Laporan Wartawan Tribunnews, Fitri Wulandari
TRIBUNNEWS.COM, JAKARTA - Perempuan dewasa memiliki tugas yang sangat banyak dalam menjalani rutinitasnya, selain menjadi seorang istri dan ibu, mereka juga terkadang harus membantu menopang biaya hidup keluarga.
Bahkan ada sebagian diantara mereka yang memiliki nasib kurang baik, yakni menderita penyakit tertentu, termasuk kanker.
Para perempuan penderita kanker tidak jarang menghadapi permasalahan mengenai hak pasien yang tidak terpenuhi.
Dalam acara seminar bertajuk 'Pentingnya Perlindungan Hak Pasien Kanker Perempuan atas Akses Pelayanan Kesehatan Berkualitas di Era Jaminan Kesehatan Nasional (JKN)', Asosiasi Advokasi Kanker Perempuan (A2KPI) pun menyoroti kasus itu.
Perwakilan A2KPI Nurlina Subair mengatakan bahwa para perempuan Indonesia menghadapi masalah hidup yang tidak mudah, terutama bagi mereka yang menderita penyakit berat seperti kanker.
"Sebagai 'tiang negara', beban perempuan dengan kanker tidaklah ringan," ujar Nurlina, dalam seminar yang digelar di Kementerian Kesehatan RI, Jakarta Selatan, Kamis (8/11/2018).
Menurutnya, perempuan penderita kanker tidak hanya harus fokus pada kehidupan keluarganya, namun mereka juga harus memperhatikan kesehatannya sendiri dan berburu waktu dalam pengobatan karena penyakit yang dideritanya bukan termasuk kategori ringan.
"Selain tetap harus menjalankan perannya sebagai seorang perempuan, mereka juga harus bergulat dengan penyakitnya," jelas Nurlina.

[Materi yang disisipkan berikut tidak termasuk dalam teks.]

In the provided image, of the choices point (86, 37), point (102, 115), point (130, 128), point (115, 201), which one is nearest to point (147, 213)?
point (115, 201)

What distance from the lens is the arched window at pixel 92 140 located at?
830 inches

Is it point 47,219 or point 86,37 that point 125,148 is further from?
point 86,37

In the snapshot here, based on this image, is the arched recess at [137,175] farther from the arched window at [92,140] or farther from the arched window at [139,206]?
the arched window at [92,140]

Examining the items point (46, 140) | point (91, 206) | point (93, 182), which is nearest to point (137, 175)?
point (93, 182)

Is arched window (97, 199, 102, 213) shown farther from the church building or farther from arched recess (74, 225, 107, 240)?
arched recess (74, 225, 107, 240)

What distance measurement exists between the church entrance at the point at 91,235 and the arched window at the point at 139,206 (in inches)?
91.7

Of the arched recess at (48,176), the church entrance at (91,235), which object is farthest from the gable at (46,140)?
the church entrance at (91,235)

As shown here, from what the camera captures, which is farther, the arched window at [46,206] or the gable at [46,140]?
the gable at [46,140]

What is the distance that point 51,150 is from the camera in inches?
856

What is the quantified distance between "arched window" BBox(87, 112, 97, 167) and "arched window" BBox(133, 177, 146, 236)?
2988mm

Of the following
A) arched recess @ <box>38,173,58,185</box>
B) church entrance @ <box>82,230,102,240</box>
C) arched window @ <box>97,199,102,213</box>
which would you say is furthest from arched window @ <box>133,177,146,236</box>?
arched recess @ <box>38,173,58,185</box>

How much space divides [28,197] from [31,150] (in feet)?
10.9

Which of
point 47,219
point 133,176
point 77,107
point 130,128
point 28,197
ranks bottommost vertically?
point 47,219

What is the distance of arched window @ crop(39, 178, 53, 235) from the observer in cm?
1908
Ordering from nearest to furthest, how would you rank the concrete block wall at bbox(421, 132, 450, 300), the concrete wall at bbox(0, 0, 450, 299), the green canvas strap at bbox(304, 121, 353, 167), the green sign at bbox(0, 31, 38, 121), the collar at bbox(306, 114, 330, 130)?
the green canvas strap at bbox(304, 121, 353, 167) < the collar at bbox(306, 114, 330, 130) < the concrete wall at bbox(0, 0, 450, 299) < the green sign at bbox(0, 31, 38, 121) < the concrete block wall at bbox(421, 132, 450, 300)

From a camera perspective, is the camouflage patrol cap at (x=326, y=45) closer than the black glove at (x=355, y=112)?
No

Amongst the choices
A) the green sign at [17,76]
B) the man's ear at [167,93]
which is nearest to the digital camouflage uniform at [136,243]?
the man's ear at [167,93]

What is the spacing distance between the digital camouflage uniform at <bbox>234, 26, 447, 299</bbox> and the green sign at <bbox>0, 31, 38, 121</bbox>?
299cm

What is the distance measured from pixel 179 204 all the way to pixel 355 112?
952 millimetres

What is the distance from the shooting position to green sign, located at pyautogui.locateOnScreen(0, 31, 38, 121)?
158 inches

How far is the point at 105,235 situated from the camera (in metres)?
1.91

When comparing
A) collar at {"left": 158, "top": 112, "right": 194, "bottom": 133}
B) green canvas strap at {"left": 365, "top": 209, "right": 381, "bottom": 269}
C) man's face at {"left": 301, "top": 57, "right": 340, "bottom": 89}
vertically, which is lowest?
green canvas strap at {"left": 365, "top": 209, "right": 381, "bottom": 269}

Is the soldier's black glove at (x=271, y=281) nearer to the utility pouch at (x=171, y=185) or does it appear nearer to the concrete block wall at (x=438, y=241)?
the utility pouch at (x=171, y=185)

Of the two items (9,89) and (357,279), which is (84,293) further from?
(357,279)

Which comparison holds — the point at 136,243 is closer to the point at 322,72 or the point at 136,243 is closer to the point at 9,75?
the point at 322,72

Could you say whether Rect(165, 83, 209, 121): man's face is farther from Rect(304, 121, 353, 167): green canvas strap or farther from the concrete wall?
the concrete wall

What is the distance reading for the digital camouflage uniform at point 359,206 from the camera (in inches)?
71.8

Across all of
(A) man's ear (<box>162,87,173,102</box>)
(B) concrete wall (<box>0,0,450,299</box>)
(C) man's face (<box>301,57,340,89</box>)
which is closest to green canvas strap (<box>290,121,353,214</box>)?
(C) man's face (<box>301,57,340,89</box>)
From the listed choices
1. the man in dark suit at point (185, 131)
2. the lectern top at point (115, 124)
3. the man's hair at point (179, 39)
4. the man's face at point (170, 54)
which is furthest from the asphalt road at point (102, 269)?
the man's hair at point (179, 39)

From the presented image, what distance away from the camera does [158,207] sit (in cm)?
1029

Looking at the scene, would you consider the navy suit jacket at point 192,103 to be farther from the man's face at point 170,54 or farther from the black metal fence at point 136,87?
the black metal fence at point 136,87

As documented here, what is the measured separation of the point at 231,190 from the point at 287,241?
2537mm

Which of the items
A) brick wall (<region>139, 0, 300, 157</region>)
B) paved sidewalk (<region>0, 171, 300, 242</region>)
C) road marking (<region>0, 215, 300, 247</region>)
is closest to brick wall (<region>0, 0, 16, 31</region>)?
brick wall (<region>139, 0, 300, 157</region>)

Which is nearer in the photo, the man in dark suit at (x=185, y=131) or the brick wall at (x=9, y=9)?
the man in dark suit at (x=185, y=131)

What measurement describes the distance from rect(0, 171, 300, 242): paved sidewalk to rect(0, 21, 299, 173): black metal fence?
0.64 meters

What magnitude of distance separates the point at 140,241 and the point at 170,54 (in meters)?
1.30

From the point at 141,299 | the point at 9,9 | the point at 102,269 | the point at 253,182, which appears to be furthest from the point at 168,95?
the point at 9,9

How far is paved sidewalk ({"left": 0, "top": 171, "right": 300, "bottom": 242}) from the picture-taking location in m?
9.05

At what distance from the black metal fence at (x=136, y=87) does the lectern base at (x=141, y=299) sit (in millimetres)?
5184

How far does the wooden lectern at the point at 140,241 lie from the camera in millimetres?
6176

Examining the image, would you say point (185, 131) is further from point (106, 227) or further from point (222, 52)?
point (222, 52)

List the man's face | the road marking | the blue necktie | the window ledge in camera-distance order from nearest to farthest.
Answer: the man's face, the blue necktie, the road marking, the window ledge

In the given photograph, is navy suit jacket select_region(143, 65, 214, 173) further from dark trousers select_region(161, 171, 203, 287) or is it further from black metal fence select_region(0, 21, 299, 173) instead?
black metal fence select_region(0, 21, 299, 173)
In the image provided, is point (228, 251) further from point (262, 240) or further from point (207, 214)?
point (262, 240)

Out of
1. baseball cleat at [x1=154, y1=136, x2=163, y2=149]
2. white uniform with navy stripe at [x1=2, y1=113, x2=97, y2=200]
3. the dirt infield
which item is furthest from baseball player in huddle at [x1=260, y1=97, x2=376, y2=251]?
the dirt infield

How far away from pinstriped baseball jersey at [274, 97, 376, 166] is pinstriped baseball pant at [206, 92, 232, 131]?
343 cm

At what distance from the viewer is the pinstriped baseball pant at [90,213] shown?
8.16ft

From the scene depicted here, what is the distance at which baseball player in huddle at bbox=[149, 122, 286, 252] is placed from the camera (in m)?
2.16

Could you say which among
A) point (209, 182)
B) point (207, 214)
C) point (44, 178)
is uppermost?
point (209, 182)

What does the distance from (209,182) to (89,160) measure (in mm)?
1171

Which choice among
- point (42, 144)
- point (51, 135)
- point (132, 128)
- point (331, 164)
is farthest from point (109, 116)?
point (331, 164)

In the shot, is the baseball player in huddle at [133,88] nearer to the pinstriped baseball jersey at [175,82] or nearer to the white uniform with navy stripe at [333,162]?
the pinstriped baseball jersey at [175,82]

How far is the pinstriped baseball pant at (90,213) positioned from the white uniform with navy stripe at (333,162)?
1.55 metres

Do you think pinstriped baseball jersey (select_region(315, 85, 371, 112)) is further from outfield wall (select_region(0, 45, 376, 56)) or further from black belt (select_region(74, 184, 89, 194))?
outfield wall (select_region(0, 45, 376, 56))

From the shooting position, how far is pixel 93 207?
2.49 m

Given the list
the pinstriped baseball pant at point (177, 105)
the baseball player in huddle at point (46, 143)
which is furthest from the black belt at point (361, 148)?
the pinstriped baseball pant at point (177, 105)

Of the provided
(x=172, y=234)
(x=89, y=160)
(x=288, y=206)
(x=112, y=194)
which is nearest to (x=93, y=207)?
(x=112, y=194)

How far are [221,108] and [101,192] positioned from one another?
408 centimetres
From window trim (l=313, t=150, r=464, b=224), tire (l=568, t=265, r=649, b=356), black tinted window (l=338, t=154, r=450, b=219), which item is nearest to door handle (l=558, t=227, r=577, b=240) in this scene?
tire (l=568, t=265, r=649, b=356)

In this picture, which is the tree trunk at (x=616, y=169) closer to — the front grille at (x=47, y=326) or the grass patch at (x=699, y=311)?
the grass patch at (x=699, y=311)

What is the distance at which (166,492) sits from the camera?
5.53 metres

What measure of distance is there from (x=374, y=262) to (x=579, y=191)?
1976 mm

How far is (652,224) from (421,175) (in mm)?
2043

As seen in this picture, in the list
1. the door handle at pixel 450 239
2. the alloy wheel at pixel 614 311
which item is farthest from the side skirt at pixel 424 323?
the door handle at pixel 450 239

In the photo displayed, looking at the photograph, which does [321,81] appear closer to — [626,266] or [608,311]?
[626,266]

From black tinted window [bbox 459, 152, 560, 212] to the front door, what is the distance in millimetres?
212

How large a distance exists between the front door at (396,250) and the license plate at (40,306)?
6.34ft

Para perempuan penderita kanker, kata Nurlina, sering menghadapi akses yang sulit untuk memperoleh informasi mengenai penyakit yang dideritanya.
Mulai dari informasi mengenai tahapan perkembangan penyakit hingga bagaimana cara untuk mendeteksi secara dini maupun mengobati kanker yang terlanjur memasuki tahapan lanjut.
"(Para perempuan penderita kanker) seringkali minim akses terhadap informasi yang benar tentang kanker yang dideritanya," kata Nurlina.(*)
Dalam acara yang dibagi menjadi dua tahapan diskusi panel itu, hadir pula Dr Aru W Sudoyo, Dr Asik dari Kementerian Kesehatan RI, Drs Agusta Konsti Embly dari Kementerian Hukum dan HAM RI, Profesor Budi Hidayat dari Universitas Indonesia.
Kemudian Tengku Djumala Sari dan Dra Ardiyani dari Kementerian Kesehatan RI, drg Armansyah sebagai Kepala Bidang Evaluasi Ekonomi Pembiayaan Kesehatan serta Abdul Kadir yang menjabat sebagai Ketua Asosiasi Rumah Sakit Vertikal Indonesia (ARVI).